> _Excerpted records_
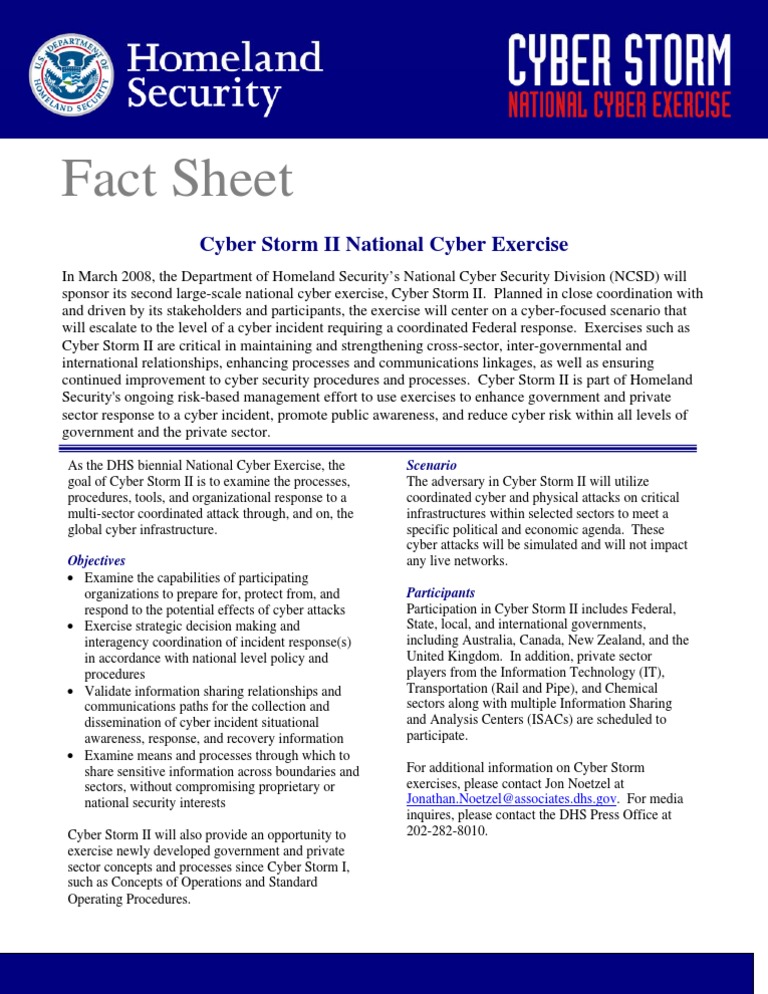 U.S. DEPARTMENT OF HOMELAND SECURITY

Homeland Security

CYBER STORM
NATIONAL CYBER EXERCISE

Fact Sheet

Cyber Storm II National Cyber Exercise

In March 2008, the Department of Homeland Security's National Cyber Security Division (NCSD) will sponsor its second large-scale national cyber exercise, Cyber Storm II. Planned in close coordination with and driven by its stakeholders and participants, the exercise will center on a cyber-focused scenario that will escalate to the level of a cyber incident requiring a coordinated Federal response. Exercises such as Cyber Storm II are critical in maintaining and strengthening cross-sector, inter-governmental and international relationships, enhancing processes and communications linkages, as well as ensuring continued improvement to cyber security procedures and processes. Cyber Storm II is part of Homeland Security's ongoing risk-based management effort to use exercises to enhance government and private sector response to a cyber incident, promote public awareness, and reduce cyber risk within all levels of government and the private sector.

As the DHS biennial National Cyber Exercise, the goal of Cyber Storm II is to examine the processes, procedures, tools, and organizational response to a multi-sector coordinated attack through, and on, the global cyber infrastructure.

Objectives
• Examine the capabilities of participating organizations to prepare for, protect from, and respond to the potential effects of cyber attacks
• Exercise strategic decision making and interagency coordination of incident response(s) in accordance with national level policy and procedures
• Validate information sharing relationships and communications paths for the collection and dissemination of cyber incident situational awareness, response, and recovery information
• Examine means and processes through which to share sensitive information across boundaries and sectors, without compromising proprietary or national security interests

Cyber Storm II will also provide an opportunity to exercise newly developed government and private sector concepts and processes since Cyber Storm I, such as Concepts of Operations and Standard Operating Procedures.

Scenario
The adversary in Cyber Storm II will utilize coordinated cyber and physical attacks on critical infrastructures within selected sectors to meet a specific political and economic agenda. These cyber attacks will be simulated and will not impact any live networks.

Participants
Participation in Cyber Storm II includes Federal, State, local, and international governments, including Australia, Canada, New Zealand, and the United Kingdom. In addition, private sector players from the Information Technology (IT), Transportation (Rail and Pipe), and Chemical sectors along with multiple Information Sharing and Analysis Centers (ISACs) are scheduled to participate.

For additional information on Cyber Storm exercises, please contact Jon Noetzel at Jonathan.Noetzel@associates.dhs.gov. For media inquires, please contact the DHS Press Office at 202-282-8010.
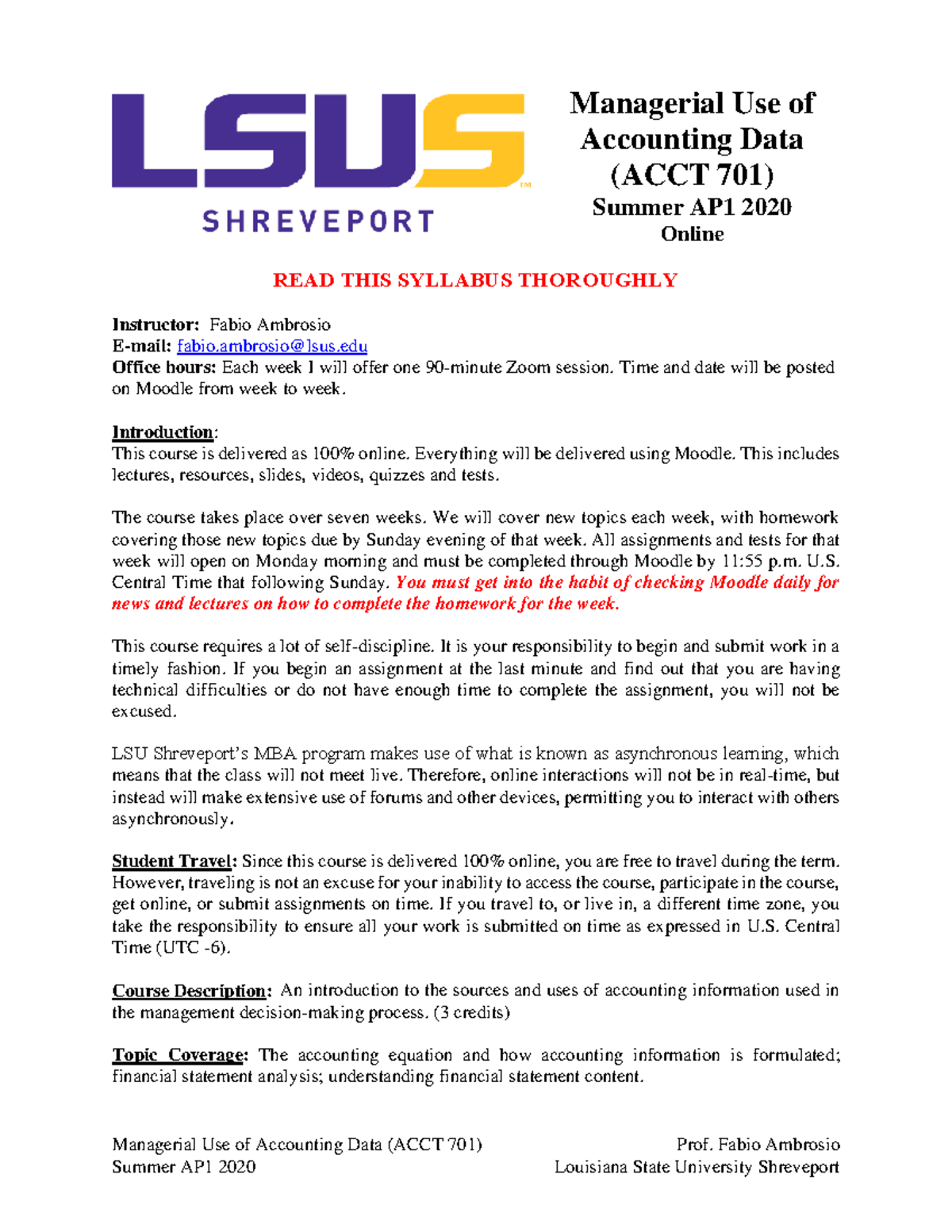 LSUS™
SHREVEPORT

Managerial Use of Accounting Data (ACCT 701)
Summer AP1 2020
Online

READ THIS SYLLABUS THOROUGHLY

Instructor: Fabio Ambrosio
E-mail: fabio.ambrosio@lsus.edu
Office hours: Each week I will offer one 90-minute Zoom session. Time and date will be posted on Moodle from week to week.

Introduction:
This course is delivered as 100% online. Everything will be delivered using Moodle. This includes lectures, resources, slides, videos, quizzes and tests.

The course takes place over seven weeks. We will cover new topics each week, with homework covering those new topics due by Sunday evening of that week. All assignments and tests for that week will open on Monday morning and must be completed through Moodle by 11:55 p.m. U.S. Central Time that following Sunday. You must get into the habit of checking Moodle daily for news and lectures on how to complete the homework for the week.

This course requires a lot of self-discipline. It is your responsibility to begin and submit work in a timely fashion. If you begin an assignment at the last minute and find out that you are having technical difficulties or do not have enough time to complete the assignment, you will not be excused.

LSU Shreveport's MBA program makes use of what is known as asynchronous learning, which means that the class will not meet live. Therefore, online interactions will not be in real-time, but instead will make extensive use of forums and other devices, permitting you to interact with others asynchronously.

Student Travel: Since this course is delivered 100% online, you are free to travel during the term. However, traveling is not an excuse for your inability to access the course, participate in the course, get online, or submit assignments on time. If you travel to, or live in, a different time zone, you take the responsibility to ensure all your work is submitted on time as expressed in U.S. Central Time (UTC -6).

Course Description: An introduction to the sources and uses of accounting information used in the management decision-making process. (3 credits)

Topic Coverage: The accounting equation and how accounting information is formulated; financial statement analysis; understanding financial statement content.

Managerial Use of Accounting Data (ACCT 701)
Summer AP1 2020

Prof. Fabio Ambrosio
Louisiana State University Shreveport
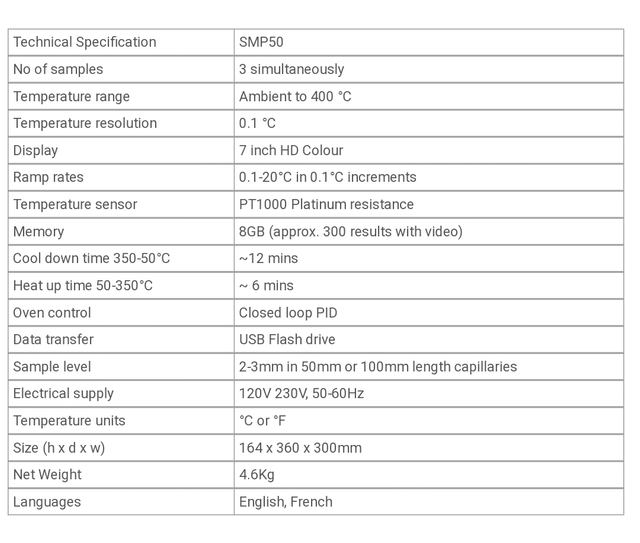 | Technical Specification | SMP50 |
|---|---|
| No of samples | 3 simultaneously |
| Temperature range | Ambient to 400 °C |
| Temperature resolution | 0.1 °C |
| Display | 7 inch HD Colour |
| Ramp rates | 0.1-20°C in 0.1°C increments |
| Temperature sensor | PT1000 Platinum resistance |
| Memory | 8GB (approx. 300 results with video) |
| Cool down time 350-50°C | ~12 mins |
| Heat up time 50-350°C | ~ 6 mins |
| Oven control | Closed loop PID |
| Data transfer | USB Flash drive |
| Sample level | 2-3mm in 50mm or 100mm length capillaries |
| Electrical supply | 120V 230V, 50-60Hz |
| Temperature units | °C or °F |
| Size (h x d x w) | 164 x 360 x 300mm |
| Net Weight | 4.6Kg |
| Languages | English, French |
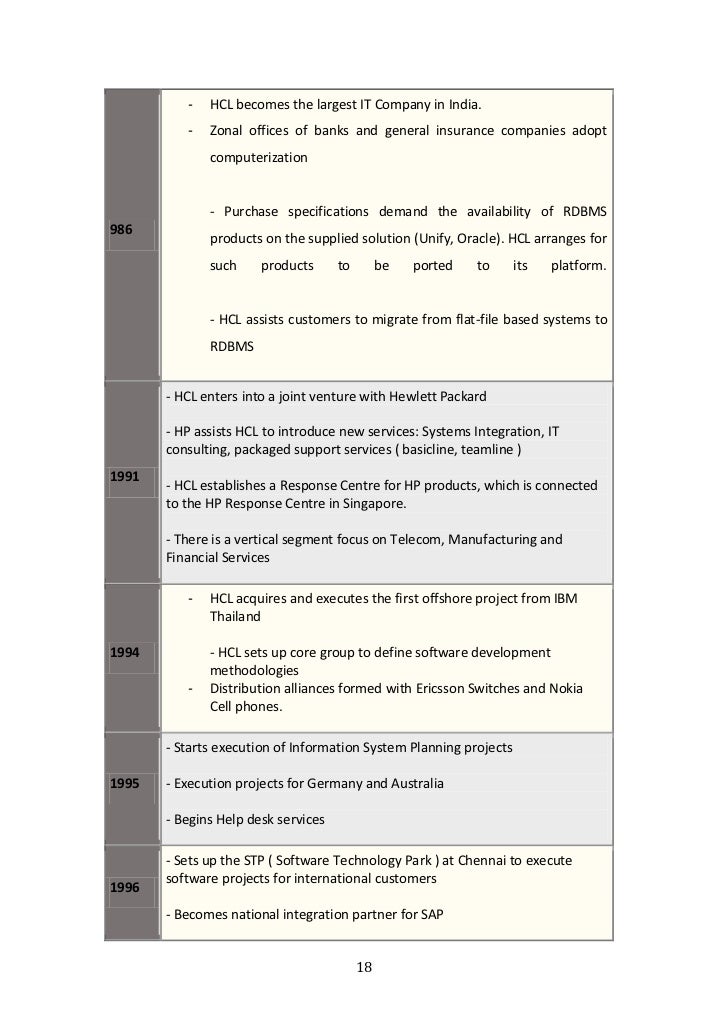 | | |
|---|---|
| 986 | - HCL becomes the largest IT Company in India.<br>- Zonal offices of banks and general insurance companies adopt computerization<br><br>- Purchase specifications demand the availability of RDBMS products on the supplied solution (Unify, Oracle). HCL arranges for such products to be ported to its platform.<br><br>- HCL assists customers to migrate from flat-file based systems to RDBMS |
| 1991 | - HCL enters into a joint venture with Hewlett Packard<br><br>- HP assists HCL to introduce new services: Systems Integration, IT consulting, packaged support services ( basicline, teamline )<br><br>- HCL establishes a Response Centre for HP products, which is connected to the HP Response Centre in Singapore.<br><br>- There is a vertical segment focus on Telecom, Manufacturing and Financial Services |
| 1994 | - HCL acquires and executes the first offshore project from IBM Thailand<br><br>- HCL sets up core group to define software development methodologies<br>- Distribution alliances formed with Ericsson Switches and Nokia Cell phones. |
| 1995 | - Starts execution of Information System Planning projects<br><br>- Execution projects for Germany and Australia<br><br>- Begins Help desk services |
| 1996 | - Sets up the STP ( Software Technology Park ) at Chennai to execute software projects for international customers<br><br>- Becomes national integration partner for SAP |

18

> _Work order_
Within the data above, filter for lines containing the word "communications" and copy each one.

> _Solution to this task_
In March 2008, the Department of Homeland Security's National Cyber Security Division (NCSD) will sponsor its second large-scale national cyber exercise, Cyber Storm II. Planned in close coordination with and driven by its stakeholders and participants, the exercise will center on a cyber-focused scenario that will escalate to the level of a cyber incident requiring a coordinated Federal response. Exercises such as Cyber Storm II are critical in maintaining and strengthening cross-sector, inter-governmental and international relationships, enhancing processes and communications linkages, as well as ensuring continued improvement to cyber security procedures and processes. Cyber Storm II is part of Homeland Security's ongoing risk-based management effort to use exercises to enhance government and private sector response to a cyber incident, promote public awareness, and reduce cyber risk within all levels of government and the private sector.
• Validate information sharing relationships and communications paths for the collection and dissemination of cyber incident situational awareness, response, and recovery information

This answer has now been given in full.